-- Begin Given passage --

The error report was the same when that NIC was plugged into an independent switch or left open and assigned a fixed ip

Hi alciregi

Thanks for the detailed answer, there must be something else wrong with a .config somewhere my eyes are terrible, it could be as simple as a typo.

I am not sure I can take a proper look tonight, but will do if I can.

Oh, sorry. I don’t know dhcpd in particular.

Hi benjamind
That’s OK, I don’t either, thanks for trying to help.

Thanks to all who tried to help! Very much appreciated!

Thanks very much.

Today I investigated a few routes to work out what to do, and it is a loose plan, but I kept coming across dead links, outdated and incorrect information etc., so, eventually, I decided to make a switch on this machine to Scientific Linux.

I still use Fedora daily as my desktop, at work and at home.

But, given the issues I experienced recently with SELinux, on its own, and its interaction with Systemd, together with the reality that, somewhere down the line, I am going to experience real problems again due to these kinds of issues, I decided to go for a RHEL based distro on this server hardware.

All it takes is one dodgy update and my kids will come down the stairs with flames coming out of their ears!

What I wanted to do is better served by a solid base and a few VMs on top anyway. I think I was expecting too much. It’s not that I am lacking power, apart from in my own knowledge.

Anyway, thanks again!

By the way, SL is a very nice distro and boots to a desktop faster than Fedora did to the CLI.

Oh, by the way, my day job is as physicist/materials scientist/electronic engineer so, I always wanted to use SL anyway!

One more thing, before I leave. This happened to me, just the other day:

I was out riding cross country with my son, and we took a detour off the normal bridle paths and came out of the fields onto a country lane.

As we were taking a drink from our water bottles, getting our bearings a guy came strolling up, on foot, obviously having walked a long way, carrying a heavy bag.

He came up to us and asked for directions to the local, to that area, church, and could I direct him to it.

He’d obviously slogged it, on foot, miles, from the town train station, and was heading to a village church, obviously poorly prepared for the distance, and particularly, the terrain involved.

What did I say to him? Buy yourself a map and read it?

No, I didn’t.

Fedora is upstream for SL. The boot process could be quicker for any number of reasons: fewer services starting up than the Fedora Workstation (which is made for a different target audience than SL) is probably one of them.

Anyway, the all important question of course: did moving to SL solve your problem? If it did, please document the solution for the benefit of others.

So what did you say to him?

Do you know if he reached his destination?

Did you know the way to the church?
What would you have said if you didnt?

Is he always going to be fortunate enough to find someone to show him the way?

Would it be better to ensure that the town train station had a map for visitors?

@valve please, read this thread again. I asked you some clarifications and your answers are only complaints without giving clarifications on what you are trying to achieve (at least I haven’t figured it out yet) and without giving detailed informations (please provide the output of ip a command…)

Please have a look to Helping your helpers and How To Ask Questions The Smart Way.
You can’t pretend that someone here will explain to you how things work from scratch or that someone will write the configuration for you (in addition without detailed informations). Instead, with a collaborative approach, you can be helped in finding resources, in looking at the starting points, you can receive assistance in the identification of the errors, but then is up to you in learning and finding a solution that fit your goals.

-- End Given passage --
-- Begin Record excerpts --

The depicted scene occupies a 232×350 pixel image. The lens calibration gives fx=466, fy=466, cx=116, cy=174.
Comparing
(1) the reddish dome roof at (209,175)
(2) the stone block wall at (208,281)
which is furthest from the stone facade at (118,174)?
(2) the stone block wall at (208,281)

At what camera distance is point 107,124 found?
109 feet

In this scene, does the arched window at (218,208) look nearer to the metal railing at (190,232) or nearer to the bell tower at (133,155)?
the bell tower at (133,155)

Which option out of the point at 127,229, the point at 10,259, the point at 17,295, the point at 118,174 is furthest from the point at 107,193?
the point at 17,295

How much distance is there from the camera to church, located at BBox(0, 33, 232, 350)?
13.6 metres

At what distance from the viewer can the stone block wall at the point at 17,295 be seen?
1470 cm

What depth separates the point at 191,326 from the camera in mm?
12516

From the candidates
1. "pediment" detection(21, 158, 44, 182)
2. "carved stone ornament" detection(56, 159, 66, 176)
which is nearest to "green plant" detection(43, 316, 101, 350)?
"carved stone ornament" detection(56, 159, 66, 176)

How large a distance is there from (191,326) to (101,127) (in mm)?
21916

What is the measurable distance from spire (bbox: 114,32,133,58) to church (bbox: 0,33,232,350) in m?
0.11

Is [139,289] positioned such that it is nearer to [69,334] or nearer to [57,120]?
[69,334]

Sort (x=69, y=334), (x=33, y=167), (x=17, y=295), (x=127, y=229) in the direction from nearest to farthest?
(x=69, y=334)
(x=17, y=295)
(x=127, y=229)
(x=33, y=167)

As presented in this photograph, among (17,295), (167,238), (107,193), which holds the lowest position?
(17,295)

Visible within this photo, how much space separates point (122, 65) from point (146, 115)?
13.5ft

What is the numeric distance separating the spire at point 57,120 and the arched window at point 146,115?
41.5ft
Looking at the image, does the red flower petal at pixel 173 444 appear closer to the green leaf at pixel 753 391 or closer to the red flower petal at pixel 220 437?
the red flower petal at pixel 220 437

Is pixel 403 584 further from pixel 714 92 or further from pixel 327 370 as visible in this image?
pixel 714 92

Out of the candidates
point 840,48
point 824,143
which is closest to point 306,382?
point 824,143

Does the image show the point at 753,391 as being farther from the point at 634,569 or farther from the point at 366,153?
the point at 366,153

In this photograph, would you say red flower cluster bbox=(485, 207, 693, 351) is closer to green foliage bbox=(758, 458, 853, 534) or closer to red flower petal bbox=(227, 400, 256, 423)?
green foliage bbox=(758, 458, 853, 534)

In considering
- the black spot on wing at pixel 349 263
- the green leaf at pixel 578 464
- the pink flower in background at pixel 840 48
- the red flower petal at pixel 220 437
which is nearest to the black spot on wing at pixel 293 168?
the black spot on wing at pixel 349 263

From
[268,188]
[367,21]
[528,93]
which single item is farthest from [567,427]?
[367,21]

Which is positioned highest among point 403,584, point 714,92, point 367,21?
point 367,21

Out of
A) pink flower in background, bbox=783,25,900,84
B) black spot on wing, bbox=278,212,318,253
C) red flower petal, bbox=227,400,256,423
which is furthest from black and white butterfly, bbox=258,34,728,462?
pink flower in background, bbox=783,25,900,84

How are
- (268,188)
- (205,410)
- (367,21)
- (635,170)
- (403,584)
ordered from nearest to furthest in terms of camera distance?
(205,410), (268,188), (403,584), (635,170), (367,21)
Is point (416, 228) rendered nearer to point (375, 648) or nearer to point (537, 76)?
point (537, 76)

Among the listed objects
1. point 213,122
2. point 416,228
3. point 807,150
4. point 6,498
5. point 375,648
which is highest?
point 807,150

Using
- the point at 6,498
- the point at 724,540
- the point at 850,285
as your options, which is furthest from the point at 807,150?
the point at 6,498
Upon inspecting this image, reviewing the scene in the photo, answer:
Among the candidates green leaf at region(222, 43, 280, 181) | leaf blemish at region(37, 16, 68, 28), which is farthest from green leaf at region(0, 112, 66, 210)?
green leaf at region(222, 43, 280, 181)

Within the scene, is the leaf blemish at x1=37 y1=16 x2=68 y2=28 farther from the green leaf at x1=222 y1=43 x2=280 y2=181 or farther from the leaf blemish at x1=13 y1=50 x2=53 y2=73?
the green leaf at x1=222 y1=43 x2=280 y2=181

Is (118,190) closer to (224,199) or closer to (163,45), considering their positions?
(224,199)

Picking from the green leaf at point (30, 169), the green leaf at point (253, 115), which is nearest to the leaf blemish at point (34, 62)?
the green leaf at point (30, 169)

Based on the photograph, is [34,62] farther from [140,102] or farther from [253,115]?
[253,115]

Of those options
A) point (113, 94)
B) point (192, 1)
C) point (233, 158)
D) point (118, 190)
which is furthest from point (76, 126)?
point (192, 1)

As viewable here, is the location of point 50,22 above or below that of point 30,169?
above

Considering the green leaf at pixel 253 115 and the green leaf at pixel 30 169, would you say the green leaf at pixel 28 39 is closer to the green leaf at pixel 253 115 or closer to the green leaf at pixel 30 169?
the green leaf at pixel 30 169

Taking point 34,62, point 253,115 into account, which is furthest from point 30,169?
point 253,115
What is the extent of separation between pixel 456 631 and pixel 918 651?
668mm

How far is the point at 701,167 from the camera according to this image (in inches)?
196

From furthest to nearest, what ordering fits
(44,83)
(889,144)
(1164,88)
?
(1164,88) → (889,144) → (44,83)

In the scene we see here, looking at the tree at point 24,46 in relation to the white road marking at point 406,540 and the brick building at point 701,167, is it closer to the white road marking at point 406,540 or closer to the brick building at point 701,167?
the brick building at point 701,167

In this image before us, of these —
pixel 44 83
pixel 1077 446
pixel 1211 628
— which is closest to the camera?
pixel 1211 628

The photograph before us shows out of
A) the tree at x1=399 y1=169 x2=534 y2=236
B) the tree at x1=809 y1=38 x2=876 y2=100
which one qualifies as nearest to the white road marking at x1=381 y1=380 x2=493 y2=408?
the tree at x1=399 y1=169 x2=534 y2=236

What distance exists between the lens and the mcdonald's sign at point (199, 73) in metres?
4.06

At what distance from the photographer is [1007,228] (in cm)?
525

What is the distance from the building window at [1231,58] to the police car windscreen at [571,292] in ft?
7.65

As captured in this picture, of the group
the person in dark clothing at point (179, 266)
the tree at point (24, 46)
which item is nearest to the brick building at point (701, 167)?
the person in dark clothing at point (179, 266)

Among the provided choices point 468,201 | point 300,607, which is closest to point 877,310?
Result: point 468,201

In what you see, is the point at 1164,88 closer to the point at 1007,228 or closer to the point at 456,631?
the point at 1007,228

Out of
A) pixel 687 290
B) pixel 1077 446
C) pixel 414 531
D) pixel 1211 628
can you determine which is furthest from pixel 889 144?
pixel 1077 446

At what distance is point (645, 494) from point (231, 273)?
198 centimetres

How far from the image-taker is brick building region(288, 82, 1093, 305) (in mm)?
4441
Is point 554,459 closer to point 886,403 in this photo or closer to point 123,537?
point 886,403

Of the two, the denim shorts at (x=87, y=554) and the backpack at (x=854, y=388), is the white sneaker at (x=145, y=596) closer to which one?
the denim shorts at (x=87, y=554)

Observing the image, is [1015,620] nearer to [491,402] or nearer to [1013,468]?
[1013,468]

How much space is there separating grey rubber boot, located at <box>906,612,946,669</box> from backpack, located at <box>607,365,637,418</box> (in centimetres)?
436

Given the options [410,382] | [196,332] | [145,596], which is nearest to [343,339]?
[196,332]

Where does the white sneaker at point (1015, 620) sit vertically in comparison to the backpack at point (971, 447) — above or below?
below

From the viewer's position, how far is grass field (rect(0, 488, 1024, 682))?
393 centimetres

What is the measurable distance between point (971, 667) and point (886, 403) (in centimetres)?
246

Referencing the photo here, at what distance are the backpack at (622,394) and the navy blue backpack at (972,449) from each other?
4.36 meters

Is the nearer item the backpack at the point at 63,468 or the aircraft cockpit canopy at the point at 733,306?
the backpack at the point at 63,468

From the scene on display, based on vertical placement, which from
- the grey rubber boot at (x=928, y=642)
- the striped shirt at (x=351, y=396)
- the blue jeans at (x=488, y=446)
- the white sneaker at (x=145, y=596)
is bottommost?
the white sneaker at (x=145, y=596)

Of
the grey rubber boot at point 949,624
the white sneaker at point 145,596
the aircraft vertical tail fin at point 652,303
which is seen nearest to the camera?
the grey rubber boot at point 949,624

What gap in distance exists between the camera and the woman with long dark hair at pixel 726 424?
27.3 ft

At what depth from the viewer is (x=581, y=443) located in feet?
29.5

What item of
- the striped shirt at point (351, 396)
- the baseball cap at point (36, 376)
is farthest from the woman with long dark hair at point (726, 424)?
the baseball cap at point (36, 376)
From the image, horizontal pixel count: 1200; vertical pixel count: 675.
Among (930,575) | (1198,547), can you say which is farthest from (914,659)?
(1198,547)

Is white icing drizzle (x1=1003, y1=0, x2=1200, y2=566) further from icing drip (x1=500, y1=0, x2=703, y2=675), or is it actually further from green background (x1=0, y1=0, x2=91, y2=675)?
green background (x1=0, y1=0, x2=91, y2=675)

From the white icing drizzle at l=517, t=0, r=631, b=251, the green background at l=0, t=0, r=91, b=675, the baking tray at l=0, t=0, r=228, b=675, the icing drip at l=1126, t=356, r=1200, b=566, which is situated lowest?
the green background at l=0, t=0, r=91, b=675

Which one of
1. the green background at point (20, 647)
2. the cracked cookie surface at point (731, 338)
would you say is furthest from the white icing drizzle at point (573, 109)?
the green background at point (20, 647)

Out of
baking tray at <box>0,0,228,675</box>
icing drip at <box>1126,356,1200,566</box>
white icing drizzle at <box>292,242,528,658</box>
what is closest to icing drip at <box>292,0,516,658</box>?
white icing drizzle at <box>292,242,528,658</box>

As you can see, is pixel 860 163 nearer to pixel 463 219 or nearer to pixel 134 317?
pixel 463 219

-- End Record excerpts --

--- What you need to do ---
Retype the passage of the forum thread that opens with the words containing "But, given the" and closes with "my own knowledge.".

--- Full response ---
But, given the issues I experienced recently with SELinux, on its own, and its interaction with Systemd, together with the reality that, somewhere down the line, I am going to experience real problems again due to these kinds of issues, I decided to go for a RHEL based distro on this server hardware.

All it takes is one dodgy update and my kids will come down the stairs with flames coming out of their ears!

What I wanted to do is better served by a solid base and a few VMs on top anyway. I think I was expecting too much. It’s not that I am lacking power, apart from in my own knowledge.